Monday, September 24, 2012

Breaking Sad: Is USA Swimming on the hook for more than $2.5 Million in Brooke Taflinger Case? - I don't think so!

[Paragraph  updated] Local Swim Clubs are forced to use USA Swimming Insurance or they won't get their meets certified.

Here is where it gets really murky.

There are two insurance companies connected to USA Swimming. The first level is the United States Sporting Insurance Company (USSIC) - which USA Swimming owns but I am totally unclear on what they provide or cover.

Lexington is their second level insurer which covers General Liability but they do not cover sex abuse claims. The USA Swimming site explains their insurance option here:  [Link]

Lexington makes it clear that they will not cover sexual abuse claims.

A letter sent to me originating from Indiana:

"... A Federal Court ruling (Case 1:09-cv-00771-TWP-DML, US District Court, South District of Indiana, Indianapolis Division) in Indiana has placed USA Swimming in the position of having to pay more than $2.5 million in the Brooke Taflinger case or risk having to pay much more in accrued interest and sanctions.

Federal Judge Tanya Walton Pratt signed a default judgment for Indianapolis attorney Jonathan Little and his client Brooke Taflinger against Central Indiana Aquatics and its former Coach Brian Hindson for the amount of $2,537,000.

"Basically USA Swimming and its insurance carrier walked away from their obligation as swim club insurers and provided no legal defense for the club," said Jonathan Little. "The same strategy backfired for USA Swimming in Kansas City last year (Case 0516-CV-23636, Jackson County Circuit Court, Kansas City, Missouri) when they walked away from former Coach Pete Malone's club in the molestation case of Craig Ivancic. That decision cost USA Swimming more than $12.5 million in December of last year," added Little.

According to the 2011 Kansas City court ruling, the Judge found that USA Swimming refused to pay a 2005 judgment against the Johnson County Park and Recreation District (JCPRD) Blazers and Malone without just cause or excuse. Lexington, USA Swimming's insurance carrier, according to the decision argued that swim clubs are not insured for any acts arising out of or as a result of Sexual Misconduct. A two day trial in 2007 resulted in the court entering a judgment against JCPRD and Malone for $5,040,000 plus interest and costs.

WHAT THIS TASK INVOLVES: Copy the post between "Lexington makes it" and "amount of $2,537,000.", inclusive, renaming "default judgment" as "judgment by default".

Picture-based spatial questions
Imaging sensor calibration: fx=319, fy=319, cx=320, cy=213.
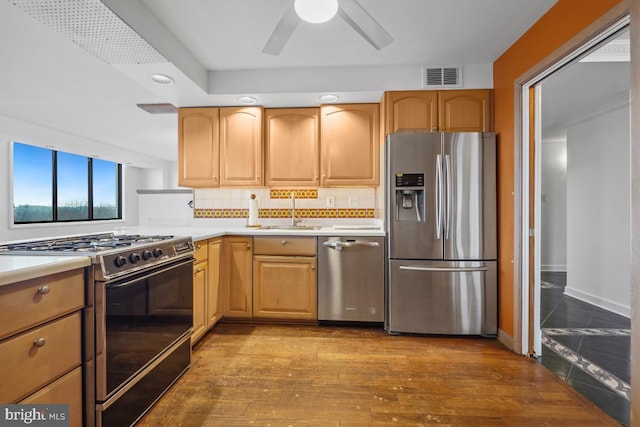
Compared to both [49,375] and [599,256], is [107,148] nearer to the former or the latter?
[49,375]

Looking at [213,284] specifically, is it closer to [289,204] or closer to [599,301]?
[289,204]

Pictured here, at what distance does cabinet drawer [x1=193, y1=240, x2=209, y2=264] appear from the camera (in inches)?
95.3

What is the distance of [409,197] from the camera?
278 centimetres

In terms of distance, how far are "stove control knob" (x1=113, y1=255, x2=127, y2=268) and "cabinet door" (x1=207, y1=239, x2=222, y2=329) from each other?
1.14 metres

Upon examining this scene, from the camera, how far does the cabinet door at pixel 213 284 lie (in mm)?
2645

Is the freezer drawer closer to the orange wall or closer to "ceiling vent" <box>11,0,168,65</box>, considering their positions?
the orange wall

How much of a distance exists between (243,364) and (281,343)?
0.42 metres

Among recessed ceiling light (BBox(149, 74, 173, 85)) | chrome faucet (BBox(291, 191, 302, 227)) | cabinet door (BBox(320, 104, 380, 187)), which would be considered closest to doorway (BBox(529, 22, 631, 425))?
cabinet door (BBox(320, 104, 380, 187))

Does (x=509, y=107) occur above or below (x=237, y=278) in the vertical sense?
above

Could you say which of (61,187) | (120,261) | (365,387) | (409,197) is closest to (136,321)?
(120,261)

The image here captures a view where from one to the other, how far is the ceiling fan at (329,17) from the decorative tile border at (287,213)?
195cm

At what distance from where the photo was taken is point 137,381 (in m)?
1.61

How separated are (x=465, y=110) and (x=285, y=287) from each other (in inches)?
88.9

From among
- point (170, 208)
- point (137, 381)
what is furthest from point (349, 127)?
point (170, 208)
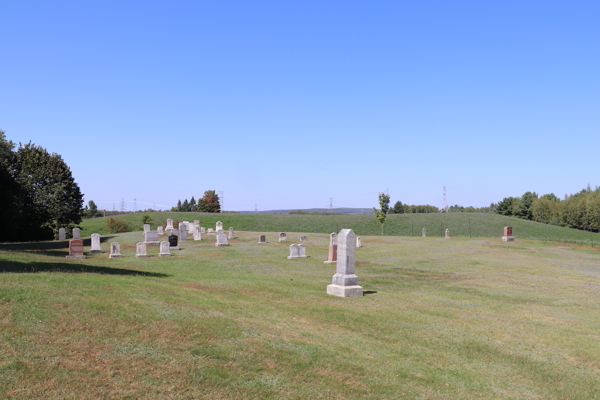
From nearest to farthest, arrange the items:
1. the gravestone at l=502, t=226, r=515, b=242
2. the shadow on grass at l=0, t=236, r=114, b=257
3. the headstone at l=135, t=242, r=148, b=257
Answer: the shadow on grass at l=0, t=236, r=114, b=257 < the headstone at l=135, t=242, r=148, b=257 < the gravestone at l=502, t=226, r=515, b=242

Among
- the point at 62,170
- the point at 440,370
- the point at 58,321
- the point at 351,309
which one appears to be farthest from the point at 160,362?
the point at 62,170

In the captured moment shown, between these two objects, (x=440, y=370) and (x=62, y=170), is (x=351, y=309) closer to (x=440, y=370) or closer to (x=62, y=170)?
(x=440, y=370)

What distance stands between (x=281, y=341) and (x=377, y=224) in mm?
87652

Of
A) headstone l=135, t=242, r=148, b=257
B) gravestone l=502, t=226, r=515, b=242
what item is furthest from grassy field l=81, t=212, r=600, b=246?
headstone l=135, t=242, r=148, b=257

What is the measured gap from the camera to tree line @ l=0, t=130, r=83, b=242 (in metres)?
46.3

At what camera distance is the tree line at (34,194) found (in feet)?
152

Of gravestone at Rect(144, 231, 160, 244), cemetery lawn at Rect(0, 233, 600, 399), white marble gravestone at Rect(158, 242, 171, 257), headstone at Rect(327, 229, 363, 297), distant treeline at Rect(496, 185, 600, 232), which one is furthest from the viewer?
distant treeline at Rect(496, 185, 600, 232)

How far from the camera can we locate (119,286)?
43.2 feet

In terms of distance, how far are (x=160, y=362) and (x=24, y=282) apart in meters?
6.24

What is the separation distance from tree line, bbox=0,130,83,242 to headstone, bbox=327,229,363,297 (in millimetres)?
40058

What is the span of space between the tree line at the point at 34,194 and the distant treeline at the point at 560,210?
348ft

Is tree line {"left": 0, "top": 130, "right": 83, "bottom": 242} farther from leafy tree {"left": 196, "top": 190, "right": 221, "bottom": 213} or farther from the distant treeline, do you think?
the distant treeline

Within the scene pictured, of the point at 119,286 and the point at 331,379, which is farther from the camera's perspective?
the point at 119,286

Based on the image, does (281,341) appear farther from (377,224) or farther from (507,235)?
(377,224)
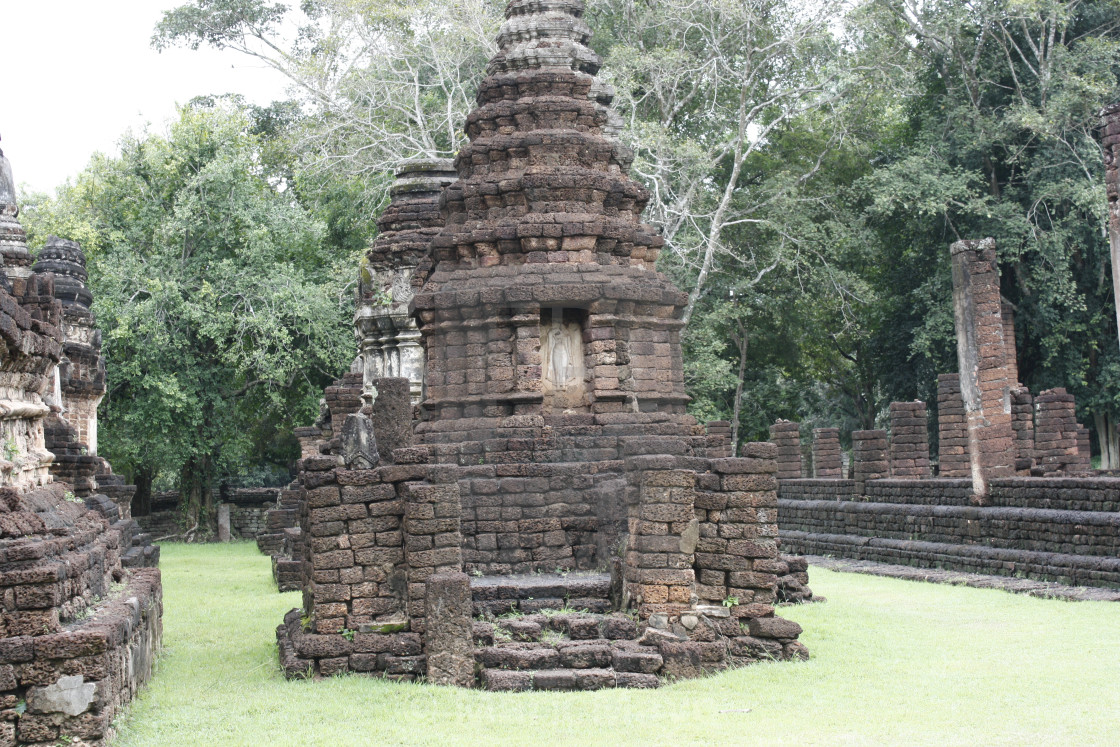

RESPONSE TO THIS EXERCISE:
Lexington makes it clear that they will not cover sexual abuse claims.

A letter sent to me originating from Indiana:

"... A Federal Court ruling (Case 1:09-cv-00771-TWP-DML, US District Court, South District of Indiana, Indianapolis Division) in Indiana has placed USA Swimming in the position of having to pay more than $2.5 million in the Brooke Taflinger case or risk having to pay much more in accrued interest and sanctions.

Federal Judge Tanya Walton Pratt signed a judgment by default for Indianapolis attorney Jonathan Little and his client Brooke Taflinger against Central Indiana Aquatics and its former Coach Brian Hindson for the amount of $2,537,000.